VidiReports was precisely counting audiences in locations with people on the go, but until this version 7.7, long dwell time places (like waiting rooms or taxis) were challenging scene types. This is now correctly covered by our solution.
3/ Long distance detection for neural networks whatever the video resolution
At last, the introduction of neural networks with VidiReports 7 (first body counts, then vehicle counts) provided some great possibilities to account for impressions and dwell times in large crowd places, like airports, train stations, city plazas, roads, intersections, etc.

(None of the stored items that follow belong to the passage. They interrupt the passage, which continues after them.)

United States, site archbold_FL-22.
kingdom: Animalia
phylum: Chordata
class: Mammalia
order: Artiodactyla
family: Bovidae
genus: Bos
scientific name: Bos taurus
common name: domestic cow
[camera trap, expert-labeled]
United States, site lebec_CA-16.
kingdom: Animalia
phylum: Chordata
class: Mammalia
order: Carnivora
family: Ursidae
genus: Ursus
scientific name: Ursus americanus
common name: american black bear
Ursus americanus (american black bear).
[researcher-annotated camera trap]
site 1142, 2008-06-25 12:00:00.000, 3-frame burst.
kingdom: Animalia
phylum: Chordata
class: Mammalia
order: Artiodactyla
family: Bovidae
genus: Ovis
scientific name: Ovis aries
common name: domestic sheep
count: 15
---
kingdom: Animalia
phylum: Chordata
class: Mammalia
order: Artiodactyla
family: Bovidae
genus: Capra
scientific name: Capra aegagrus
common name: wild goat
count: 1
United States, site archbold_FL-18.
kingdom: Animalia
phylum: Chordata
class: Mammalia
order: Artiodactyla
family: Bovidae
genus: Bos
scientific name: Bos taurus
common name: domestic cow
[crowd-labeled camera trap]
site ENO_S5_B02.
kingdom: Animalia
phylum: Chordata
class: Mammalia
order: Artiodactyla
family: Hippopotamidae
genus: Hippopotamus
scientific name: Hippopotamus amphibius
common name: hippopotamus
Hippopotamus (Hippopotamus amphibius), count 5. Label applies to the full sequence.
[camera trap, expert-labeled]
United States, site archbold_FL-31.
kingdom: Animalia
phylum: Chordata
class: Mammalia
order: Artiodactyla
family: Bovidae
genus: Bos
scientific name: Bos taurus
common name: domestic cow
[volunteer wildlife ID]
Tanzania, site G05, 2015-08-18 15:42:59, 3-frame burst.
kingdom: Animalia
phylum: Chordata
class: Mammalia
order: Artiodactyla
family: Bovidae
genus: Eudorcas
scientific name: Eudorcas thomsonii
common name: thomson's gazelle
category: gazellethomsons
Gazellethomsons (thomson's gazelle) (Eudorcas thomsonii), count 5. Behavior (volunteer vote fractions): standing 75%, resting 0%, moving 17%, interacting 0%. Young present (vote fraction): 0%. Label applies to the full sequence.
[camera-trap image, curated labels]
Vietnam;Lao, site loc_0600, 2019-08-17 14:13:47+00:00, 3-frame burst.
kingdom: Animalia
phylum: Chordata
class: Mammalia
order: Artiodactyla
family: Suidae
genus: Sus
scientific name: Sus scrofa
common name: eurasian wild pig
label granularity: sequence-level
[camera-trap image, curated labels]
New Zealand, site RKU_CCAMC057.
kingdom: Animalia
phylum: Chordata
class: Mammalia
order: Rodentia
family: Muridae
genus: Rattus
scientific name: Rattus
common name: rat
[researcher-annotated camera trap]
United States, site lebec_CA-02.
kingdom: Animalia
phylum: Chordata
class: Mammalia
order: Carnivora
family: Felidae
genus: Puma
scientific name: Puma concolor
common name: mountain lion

With face detection, a higher video resolution results in longer face detection distance. For instance in 1280x960 resolution you will detect faces at a twice higher distance than in 640x480. But with neural networks, the image processing is quite different. Videos are scaled down to match the original video pattern that was used for the training of the neural network. This neural network training pattern, for vehicles, is 512 x 512, whereas standard camera video resolutions come generally in a 4:3 aspect ratio (eg 960 x 480) or 16:9 aspect ratio (eg 1920 x 1080). Up until now, VidiReports was thus adding black stripes on the top and bottom of the video stream, so that the width was scaled down to 512 pixels. This resulted in the effective video height to be reduced by up to 40% for the 16:9 aspect ratio, which in turn reduced the potential detection distance applied to vehicles. A similar process was also used for body counting, albeit on different pattern size.
With VidiReports 7.7, we now have the option to automatically split the video into 2 (or more) squares that match the pattern’s size and run the detection in parallel. An overlap zone is created and redundant counts are eliminated. Note that this process only applies on Intel machines and require more CPU than the default legacy process.
The net impact for our customers - in particular those using 1920x1080 resolutions - is that we can now optimize vehicles and bodies detection, resulting in up to +30% distance compared to the earlier 7.x versions, meaning higher impressions and longer dwell times.